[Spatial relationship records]

--------------------------------

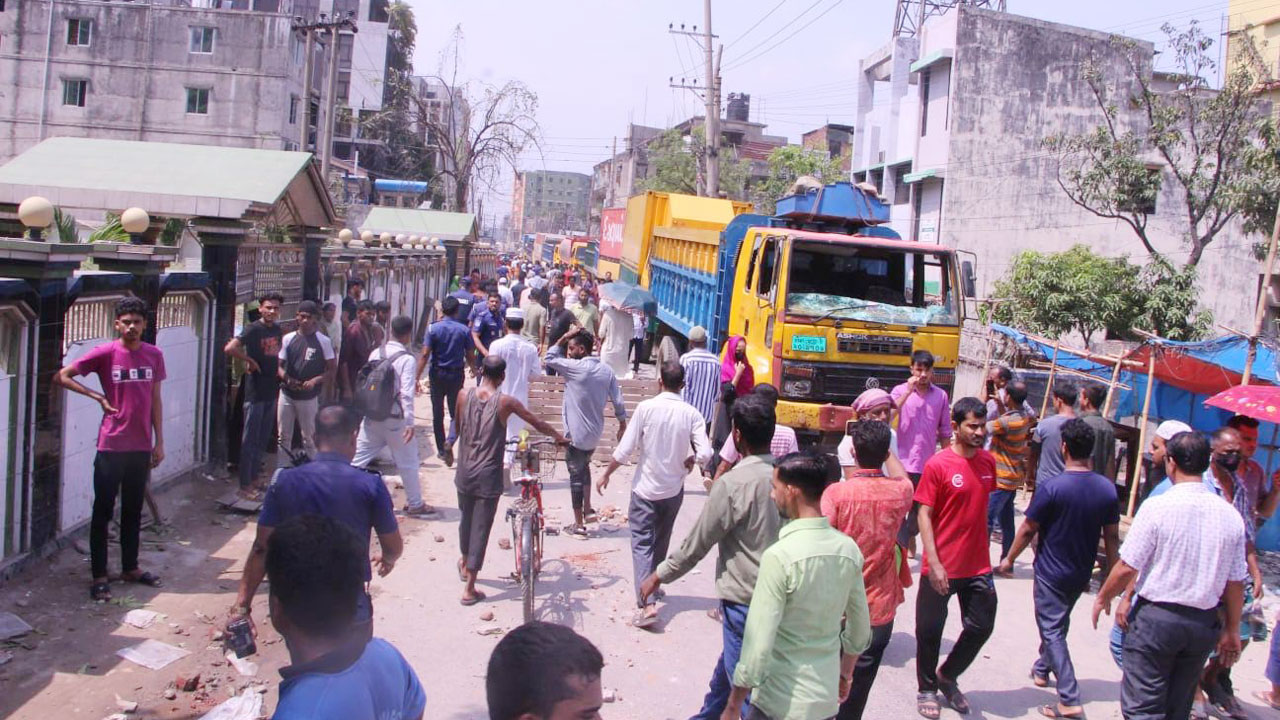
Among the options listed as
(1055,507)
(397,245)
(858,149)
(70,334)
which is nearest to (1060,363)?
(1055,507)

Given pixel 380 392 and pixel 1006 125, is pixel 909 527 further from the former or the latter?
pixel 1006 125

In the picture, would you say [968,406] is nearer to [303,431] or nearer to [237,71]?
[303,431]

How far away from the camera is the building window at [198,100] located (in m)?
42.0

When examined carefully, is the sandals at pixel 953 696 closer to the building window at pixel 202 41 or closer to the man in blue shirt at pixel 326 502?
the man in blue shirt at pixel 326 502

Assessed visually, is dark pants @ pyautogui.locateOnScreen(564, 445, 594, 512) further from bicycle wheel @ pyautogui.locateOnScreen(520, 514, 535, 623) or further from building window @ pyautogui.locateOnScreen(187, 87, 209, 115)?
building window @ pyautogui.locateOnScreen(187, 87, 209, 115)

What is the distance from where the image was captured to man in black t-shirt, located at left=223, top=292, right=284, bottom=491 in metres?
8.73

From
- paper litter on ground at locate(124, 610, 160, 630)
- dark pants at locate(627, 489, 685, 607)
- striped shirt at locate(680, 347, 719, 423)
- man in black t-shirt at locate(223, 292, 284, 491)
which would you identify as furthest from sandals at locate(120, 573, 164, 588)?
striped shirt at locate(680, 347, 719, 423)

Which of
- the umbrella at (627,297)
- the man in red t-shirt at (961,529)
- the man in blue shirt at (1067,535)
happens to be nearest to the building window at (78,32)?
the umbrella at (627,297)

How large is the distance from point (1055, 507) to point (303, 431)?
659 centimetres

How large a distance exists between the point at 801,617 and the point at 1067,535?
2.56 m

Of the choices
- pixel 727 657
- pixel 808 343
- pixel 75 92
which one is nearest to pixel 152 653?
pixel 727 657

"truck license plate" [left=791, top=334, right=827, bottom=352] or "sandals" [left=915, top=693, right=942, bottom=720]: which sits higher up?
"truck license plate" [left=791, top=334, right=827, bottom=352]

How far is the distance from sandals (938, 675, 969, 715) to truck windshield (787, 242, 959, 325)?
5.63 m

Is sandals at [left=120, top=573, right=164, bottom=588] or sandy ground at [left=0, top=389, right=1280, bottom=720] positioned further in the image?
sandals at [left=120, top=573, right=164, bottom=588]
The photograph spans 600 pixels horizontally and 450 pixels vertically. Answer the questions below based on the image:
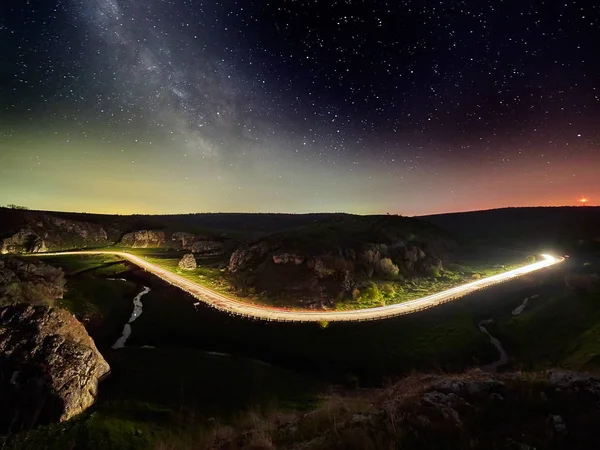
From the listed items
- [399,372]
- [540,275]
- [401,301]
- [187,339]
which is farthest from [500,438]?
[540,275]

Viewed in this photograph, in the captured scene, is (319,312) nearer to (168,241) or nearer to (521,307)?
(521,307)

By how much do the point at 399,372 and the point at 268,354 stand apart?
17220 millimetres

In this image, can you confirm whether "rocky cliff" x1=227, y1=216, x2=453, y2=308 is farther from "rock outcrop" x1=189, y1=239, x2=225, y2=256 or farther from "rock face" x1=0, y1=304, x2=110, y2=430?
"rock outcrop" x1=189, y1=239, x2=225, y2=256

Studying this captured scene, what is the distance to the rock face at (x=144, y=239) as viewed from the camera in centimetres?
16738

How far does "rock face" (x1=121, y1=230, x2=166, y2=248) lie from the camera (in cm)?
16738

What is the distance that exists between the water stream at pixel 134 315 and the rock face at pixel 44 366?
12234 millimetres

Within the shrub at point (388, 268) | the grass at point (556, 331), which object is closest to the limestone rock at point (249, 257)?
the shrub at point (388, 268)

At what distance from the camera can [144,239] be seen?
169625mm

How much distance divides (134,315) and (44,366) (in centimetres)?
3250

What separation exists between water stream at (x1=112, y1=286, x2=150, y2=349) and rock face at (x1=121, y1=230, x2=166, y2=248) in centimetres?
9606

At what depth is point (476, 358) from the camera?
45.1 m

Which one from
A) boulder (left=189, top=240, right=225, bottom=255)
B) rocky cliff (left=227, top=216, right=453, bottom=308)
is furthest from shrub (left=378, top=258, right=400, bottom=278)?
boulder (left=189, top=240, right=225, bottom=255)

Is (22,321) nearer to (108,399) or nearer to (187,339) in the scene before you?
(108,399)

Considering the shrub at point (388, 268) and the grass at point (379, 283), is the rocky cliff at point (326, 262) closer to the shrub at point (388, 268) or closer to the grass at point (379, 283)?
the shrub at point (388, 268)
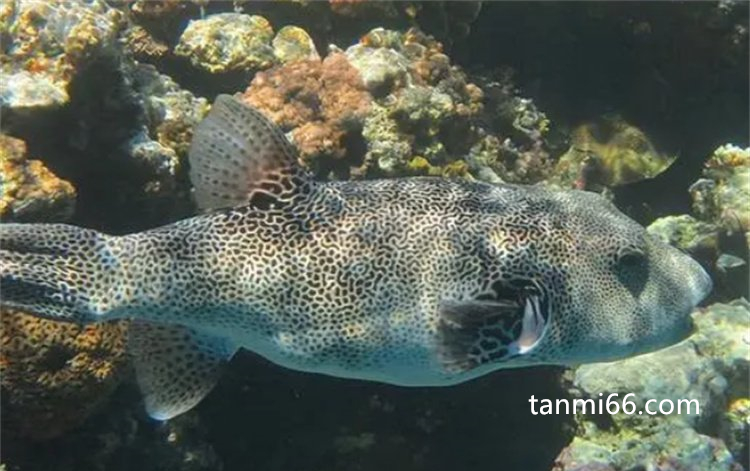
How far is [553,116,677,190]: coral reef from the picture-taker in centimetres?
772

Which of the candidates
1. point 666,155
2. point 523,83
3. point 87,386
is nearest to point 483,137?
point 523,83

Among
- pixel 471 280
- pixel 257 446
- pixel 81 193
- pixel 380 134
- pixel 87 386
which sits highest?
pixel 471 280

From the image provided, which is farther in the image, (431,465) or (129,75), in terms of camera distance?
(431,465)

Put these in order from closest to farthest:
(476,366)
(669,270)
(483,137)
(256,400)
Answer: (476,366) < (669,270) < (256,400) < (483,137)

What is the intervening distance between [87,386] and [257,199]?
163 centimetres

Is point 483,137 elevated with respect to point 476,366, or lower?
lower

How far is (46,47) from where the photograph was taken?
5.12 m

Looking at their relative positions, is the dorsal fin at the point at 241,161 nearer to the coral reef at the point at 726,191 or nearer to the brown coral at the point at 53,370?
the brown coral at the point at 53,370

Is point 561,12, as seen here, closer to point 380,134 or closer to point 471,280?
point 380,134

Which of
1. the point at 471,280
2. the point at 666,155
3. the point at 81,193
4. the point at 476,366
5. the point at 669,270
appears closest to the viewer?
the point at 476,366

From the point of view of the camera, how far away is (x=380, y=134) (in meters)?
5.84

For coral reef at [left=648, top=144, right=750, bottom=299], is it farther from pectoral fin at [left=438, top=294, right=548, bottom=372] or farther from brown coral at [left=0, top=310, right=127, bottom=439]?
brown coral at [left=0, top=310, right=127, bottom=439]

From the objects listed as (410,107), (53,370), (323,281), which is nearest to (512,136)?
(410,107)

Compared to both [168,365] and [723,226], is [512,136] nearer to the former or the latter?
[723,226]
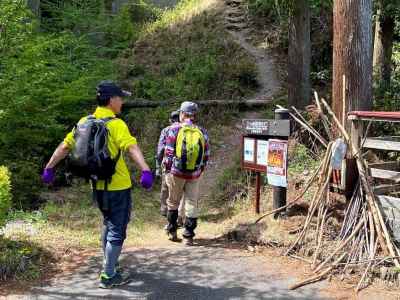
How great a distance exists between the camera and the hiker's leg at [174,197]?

--------------------------------

*AIM OF THE TASK*. In this exercise, set down all of the data exactly, without the pictures.

*RESPONSE TO THE EXERCISE*.
Among the options listed as
(1055,507)
(397,245)
(858,149)
(70,334)
which is nearest to (1060,363)?
(1055,507)

Given pixel 380 392 and pixel 1006 125, is pixel 909 527 further from the former or the latter?
pixel 1006 125

In the picture, would you say [968,406] is nearer to [303,431] or nearer to [237,71]?
[303,431]

How far away from the camera is the building window at [198,100] located (in m)?
42.0

When examined carefully, is the sandals at pixel 953 696 closer to the building window at pixel 202 41 or closer to the man in blue shirt at pixel 326 502?
the man in blue shirt at pixel 326 502

Assessed visually, is dark pants @ pyautogui.locateOnScreen(564, 445, 594, 512) further from bicycle wheel @ pyautogui.locateOnScreen(520, 514, 535, 623) or further from building window @ pyautogui.locateOnScreen(187, 87, 209, 115)?
building window @ pyautogui.locateOnScreen(187, 87, 209, 115)

What is the distance from where the image was captured to man in black t-shirt, located at left=223, top=292, right=284, bottom=491 in metres?
8.73

From
- paper litter on ground at locate(124, 610, 160, 630)
- dark pants at locate(627, 489, 685, 607)
- striped shirt at locate(680, 347, 719, 423)
- man in black t-shirt at locate(223, 292, 284, 491)
which would you identify as furthest from sandals at locate(120, 573, 164, 588)?
striped shirt at locate(680, 347, 719, 423)

Which of
- the umbrella at (627,297)
- the man in red t-shirt at (961,529)
- the man in blue shirt at (1067,535)
happens to be nearest to the building window at (78,32)?
the umbrella at (627,297)

How large is the distance from point (1055, 507) to point (303, 431)?
659 centimetres

How large a distance exists between the point at 801,617 and the point at 1067,535?
2.56 m

Of the choices
- pixel 727 657
- pixel 808 343
- pixel 75 92
which one is nearest to pixel 152 653?
pixel 727 657

"truck license plate" [left=791, top=334, right=827, bottom=352] or "sandals" [left=915, top=693, right=942, bottom=720]: which sits higher up?
"truck license plate" [left=791, top=334, right=827, bottom=352]

How far is the distance from sandals (938, 675, 969, 715) to truck windshield (787, 242, 959, 325)?
5.63 m

Is sandals at [left=120, top=573, right=164, bottom=588] or sandy ground at [left=0, top=389, right=1280, bottom=720] positioned further in the image?
sandals at [left=120, top=573, right=164, bottom=588]
The photograph spans 600 pixels horizontally and 450 pixels vertically. Answer the questions below based on the image:
From the listed items
- [399,372]
- [540,275]
- [401,301]
- [187,339]
which is farthest from [500,438]?
[540,275]

Viewed in this photograph, in the captured scene, is (319,312) nearer to (168,241) or nearer to (521,307)?
(521,307)

By how much do the point at 399,372 and the point at 268,354 stand apart?
17220 millimetres

In this image, can you confirm whether "rocky cliff" x1=227, y1=216, x2=453, y2=308 is farther from "rock outcrop" x1=189, y1=239, x2=225, y2=256 or farther from "rock face" x1=0, y1=304, x2=110, y2=430?
"rock outcrop" x1=189, y1=239, x2=225, y2=256

Studying this captured scene, what is the distance to the rock face at (x=144, y=239) as viewed from the camera in centimetres?
16738

How far does "rock face" (x1=121, y1=230, x2=166, y2=248) lie from the camera (in cm)?
16738

What is the distance that exists between the water stream at pixel 134 315 and the rock face at pixel 44 366?
12234 millimetres

Within the shrub at point (388, 268) | the grass at point (556, 331), which object is closest to the limestone rock at point (249, 257)?
the shrub at point (388, 268)

At what distance from the camera can [144,239] be seen?
169625mm

How much distance divides (134,315) and (44,366) (in centimetres)?
3250

What separation exists between water stream at (x1=112, y1=286, x2=150, y2=349) and rock face at (x1=121, y1=230, x2=166, y2=248) in centimetres?
9606

At what depth is point (476, 358) from the camera?
45.1 m

Which one from
A) boulder (left=189, top=240, right=225, bottom=255)
B) rocky cliff (left=227, top=216, right=453, bottom=308)
is furthest from shrub (left=378, top=258, right=400, bottom=278)?
boulder (left=189, top=240, right=225, bottom=255)

Is (22,321) nearer to (108,399) or nearer to (187,339) in the scene before you?
(108,399)

Considering the shrub at point (388, 268) and the grass at point (379, 283), is the rocky cliff at point (326, 262) closer to the shrub at point (388, 268) or closer to the grass at point (379, 283)?
the shrub at point (388, 268)
How far is [553,116,677,190]: coral reef from the picture-taker in centimetres?
772

Which of the candidates
1. point 666,155
2. point 523,83
3. point 87,386
is nearest to point 483,137?
point 523,83

Among
- pixel 471 280
- pixel 257 446
- pixel 81 193
- pixel 380 134
- pixel 87 386
which sits highest?
pixel 471 280

From the image provided, which is farther in the image, (431,465) or (129,75), in terms of camera distance?
(431,465)

Put these in order from closest to farthest:
(476,366)
(669,270)
(483,137)
(256,400)
Answer: (476,366) < (669,270) < (256,400) < (483,137)

What is the intervening distance between [87,386] and [257,199]?
163 centimetres

Is point 483,137 elevated with respect to point 476,366, or lower?
lower

How far is (46,47) from where the photograph was taken?
5.12 m

Looking at their relative positions, is the dorsal fin at the point at 241,161 nearer to the coral reef at the point at 726,191 or nearer to the brown coral at the point at 53,370?
the brown coral at the point at 53,370

Is point 561,12, as seen here, closer to point 380,134 or closer to point 471,280?
point 380,134

Which of
1. the point at 471,280
2. the point at 666,155
3. the point at 81,193
4. the point at 476,366
5. the point at 669,270
appears closest to the viewer?
the point at 476,366

From the point of view of the camera, how far away is (x=380, y=134) (in meters)?
5.84

For coral reef at [left=648, top=144, right=750, bottom=299], is it farther from pectoral fin at [left=438, top=294, right=548, bottom=372] or farther from brown coral at [left=0, top=310, right=127, bottom=439]?
brown coral at [left=0, top=310, right=127, bottom=439]

From the objects listed as (410,107), (53,370), (323,281), which is nearest to (512,136)?
(410,107)

Compared to both [168,365] and [723,226], is [512,136] nearer to the former or the latter?
[723,226]
How great a distance exists between the camera and the hiker's leg at [174,197]?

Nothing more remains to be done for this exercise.